DATA FOR ANALYSIS below:
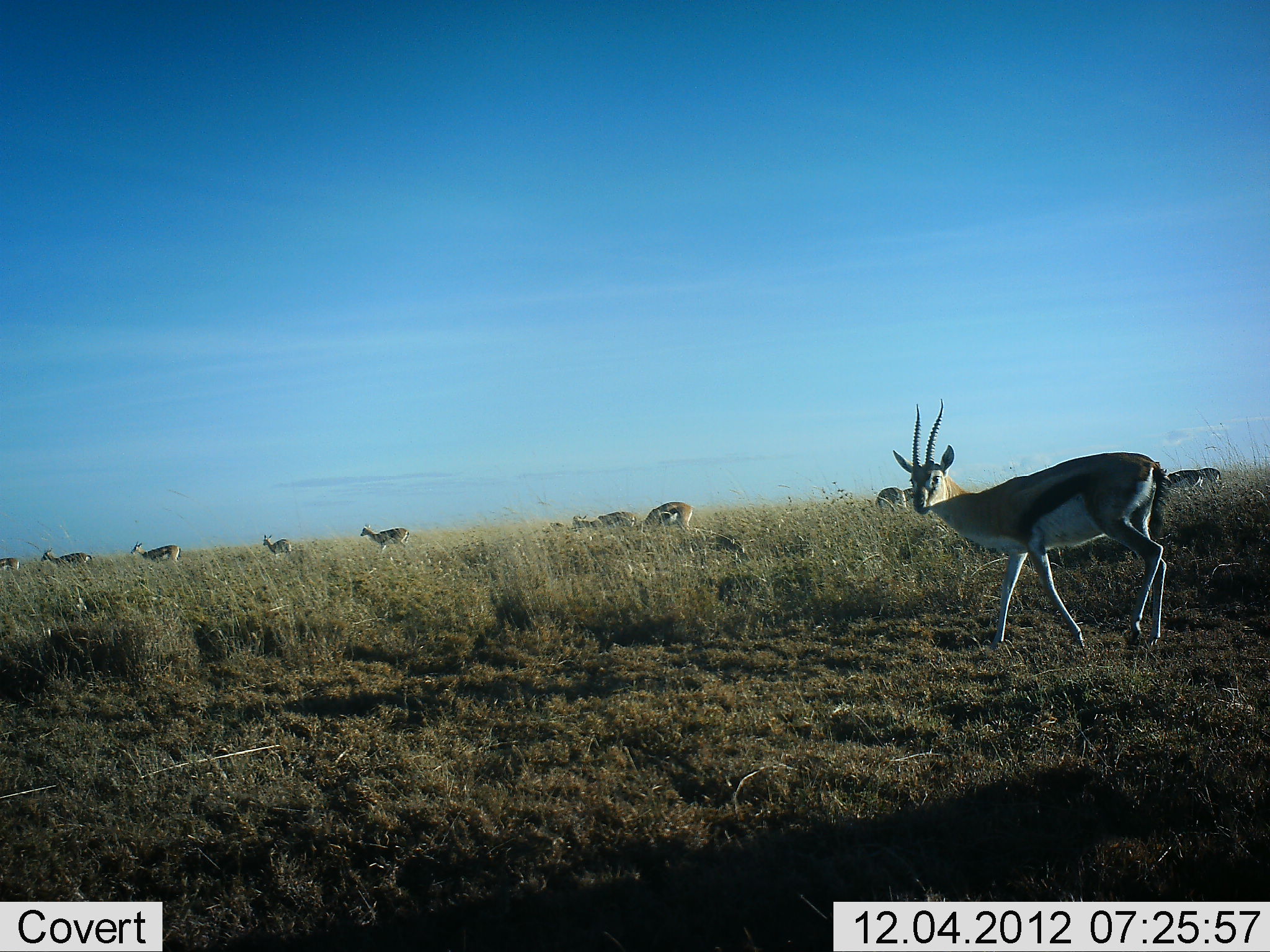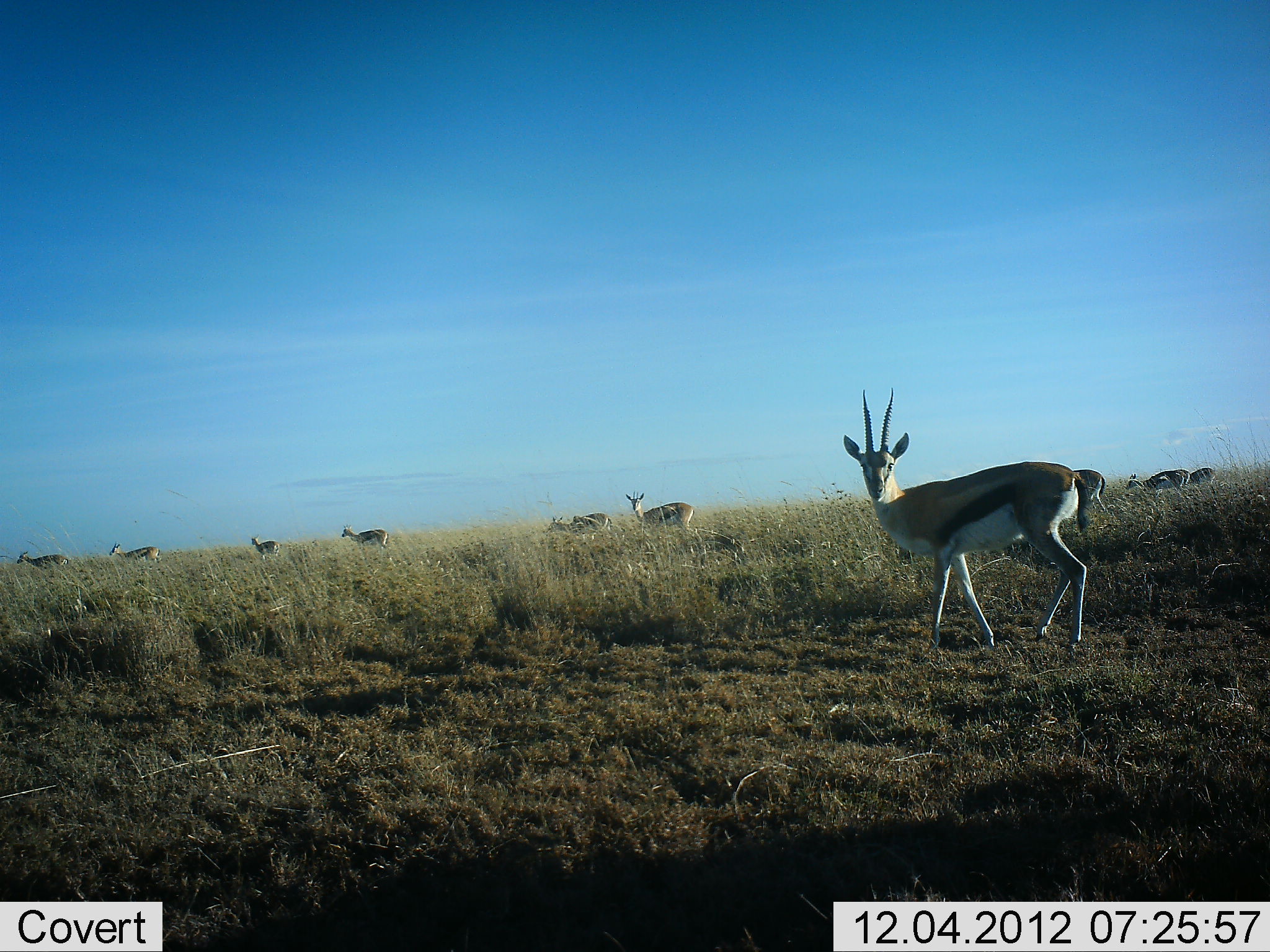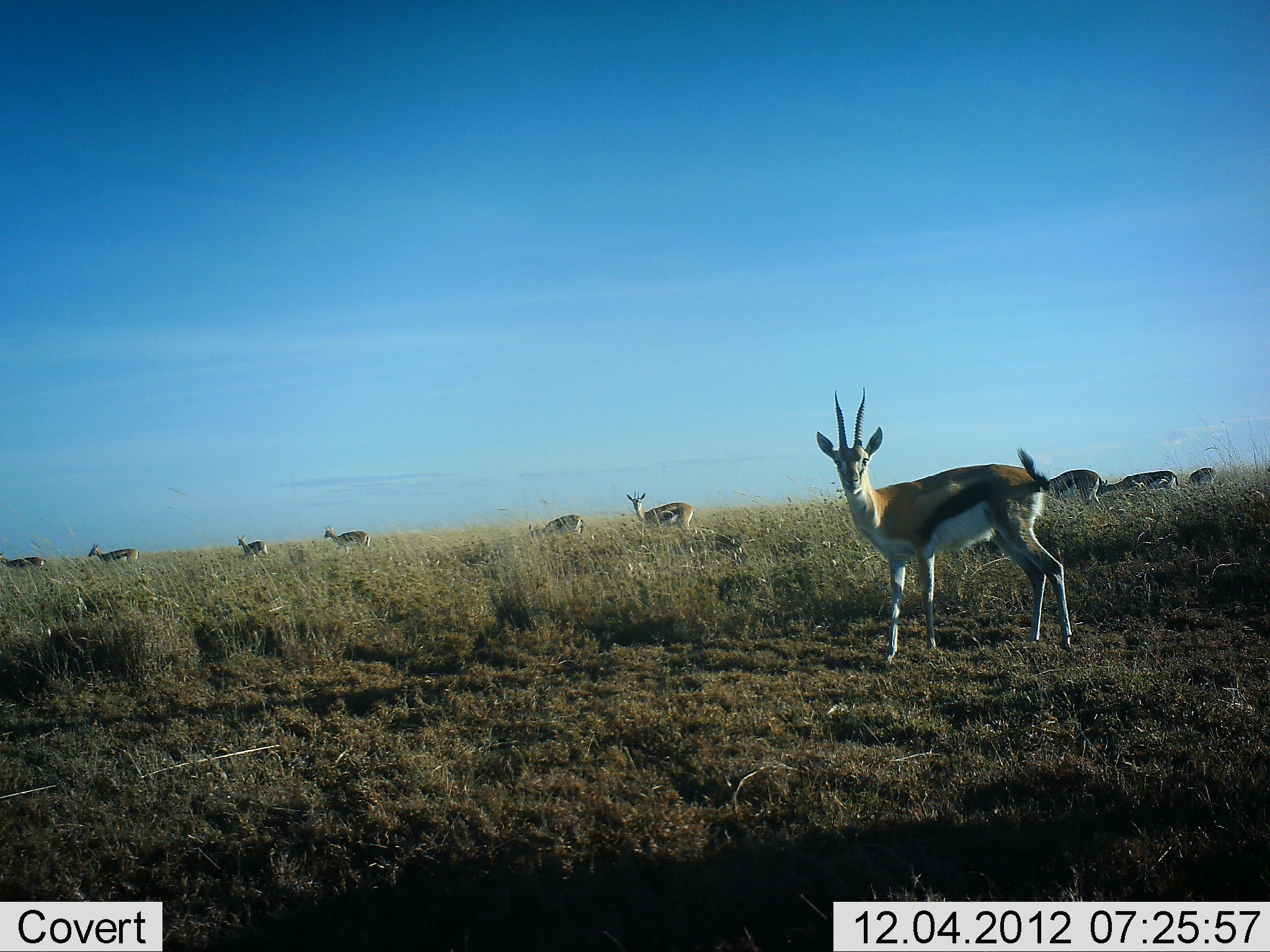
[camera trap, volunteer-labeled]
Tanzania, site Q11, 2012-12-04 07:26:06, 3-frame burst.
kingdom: Animalia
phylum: Chordata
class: Mammalia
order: Artiodactyla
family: Bovidae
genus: Eudorcas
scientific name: Eudorcas thomsonii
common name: thomson's gazelle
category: gazellethomsons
Gazellethomsons (thomson's gazelle) (Eudorcas thomsonii), count 11-50. Behavior (volunteer vote fractions): standing 50%, resting 0%, moving 80%, interacting 10%. Young present (vote fraction): 0%. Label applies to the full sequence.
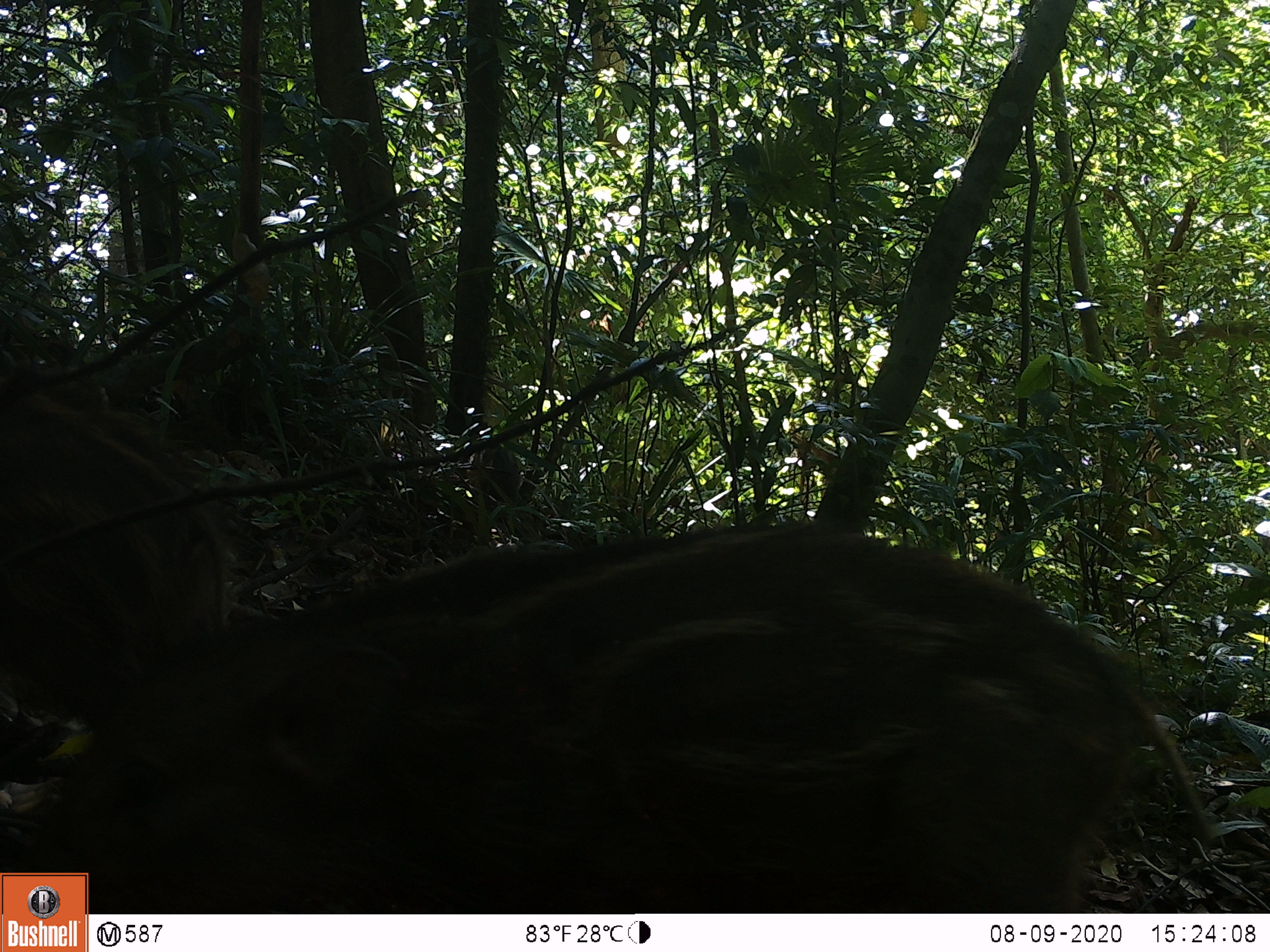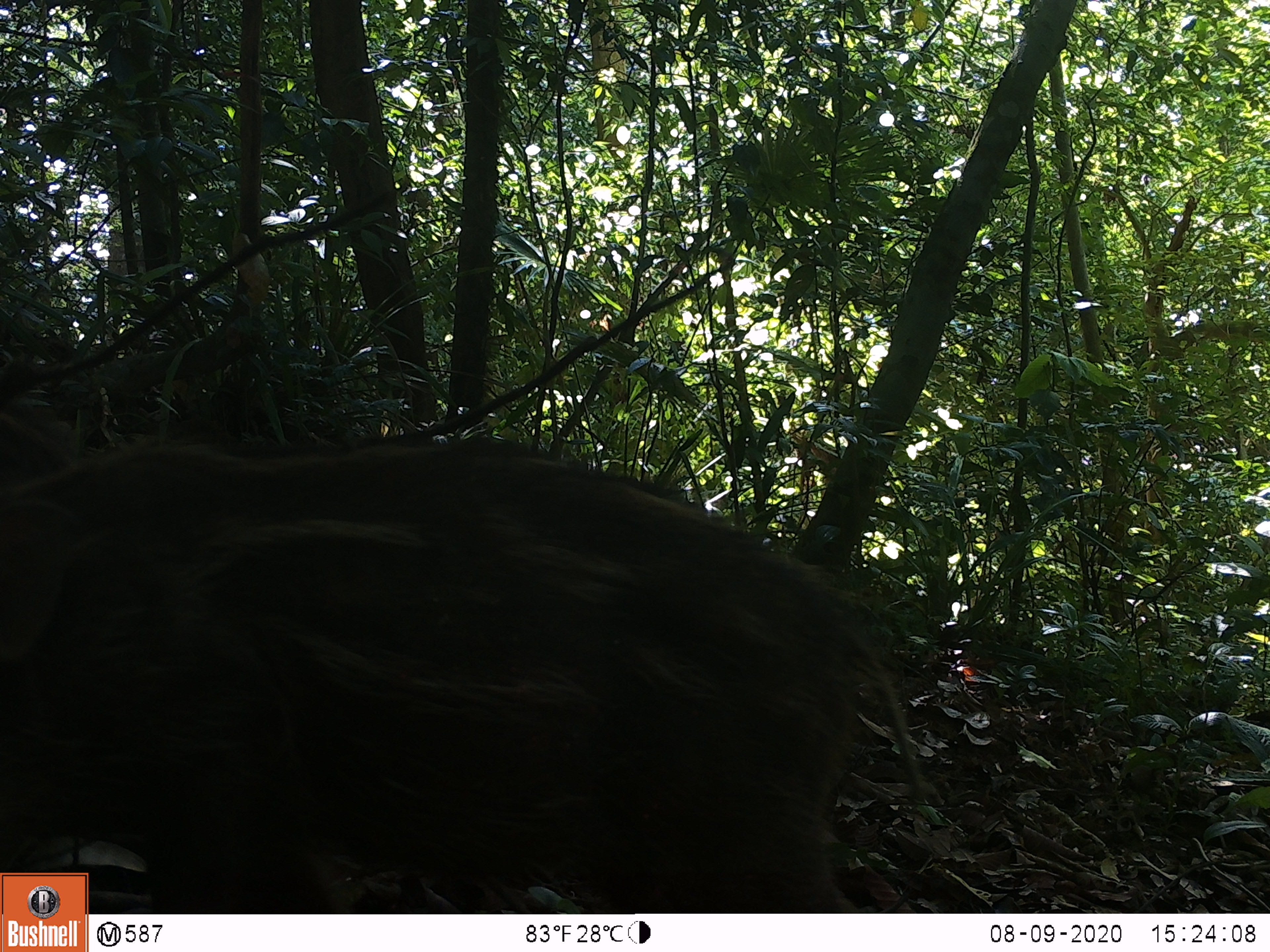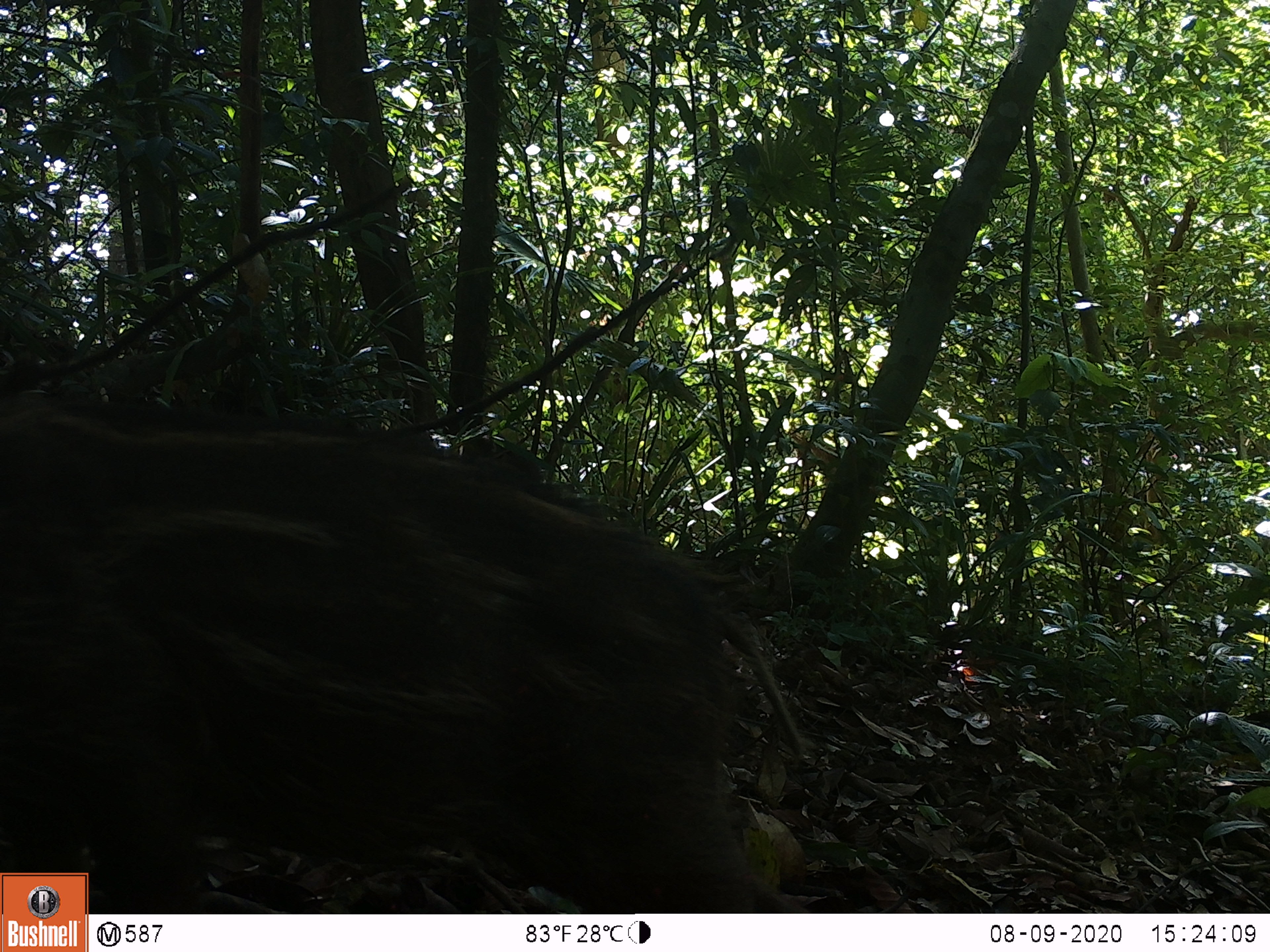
End of DATA FOR ANALYSIS.
**TASK INSTRUCTIONS**
Transcribe exactly each line of the records from the start up to and including the one with "common name: thomson's gazelle", and leave out every picture.

**EXERCISE ANSWER**
[camera trap, volunteer-labeled]
Tanzania, site Q11, 2012-12-04 07:26:06, 3-frame burst.
kingdom: Animalia
phylum: Chordata
class: Mammalia
order: Artiodactyla
family: Bovidae
genus: Eudorcas
scientific name: Eudorcas thomsonii
common name: thomson's gazelle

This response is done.